With a preface by the irrepressible Patti Smith, The Divorce is a delightful book of several short amazing stories of chance meetings, bizarre circumstances, and even stranger visions of alternate realities written as only César Aira can

The Divorce tells about a man who takes a vacation from Providence, R.I. in early December to avoid conflicts with his newly divorced wife and small daughter. He travels to Buenos Aires and there, one afternoon, he encounters a series of the most magical coincidences. While sitting at an outdoor café, absorbed in conversation with a talented video artist, a young man with a bicycle is thoroughly drenched by a downpour of water seemingly from rain caught the night before in the overhead awning.
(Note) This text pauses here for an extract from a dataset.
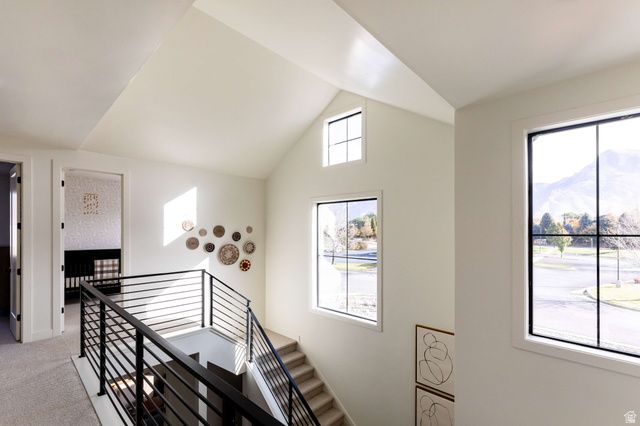 5348 W 10700 N, Highland, UT 84003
The video artist knows the cyclist, who knew a mad hermetic sculptor, whose family used to take the Hindu God Krishna for walks in the neighborhood. More meetings, more whimsical and clever stories continue to weave reality with the absurd until the final, brilliant, wonderful, cataclysmic ending.

"[A] fleeting glance at the deeply strange multitudes living in Aira’s mind palace...marked by not only his characteristically expressive language, but also his willingness to go just about anywhere with a narrative."
― Kirkus

"This prismatic, exquisitely rendered work is from a master at the height of his powers."
― Publishers Weekly (starred review)

"Sui generis is really the only way to accurately describe César Aira. He’s by turns a realist, a magical realist and a surrealist ― and therefore not really any of them. Anything can happen in an Aira novel, and almost everything does."
― Tyler Malone, Los Angeles Times

"We come full circle, to the 'delicate machine' that put everything in motion. In someone else’s hands, this might feel like a trick, but in Aira’s it is magical."
― Sheila Glaser, New York Times Book Review

"The Divorce is a masterful demonstration of focused imagination. Aira chronicles overlapping coincidences, layering memory with temporality and injecting magic into the mundane to create a kaleidoscopic tale of serendipitous meetings that rumbles like an avalanche down a mountain, gathering speed and power as the novel progresses. With lightness and verve, Aira twirls the macro with the micro to create a singular novel whose story turns and turns again until it comes full circle, like “that ‘little steel fairy,’ the bicycle, from whose spinning stories are born."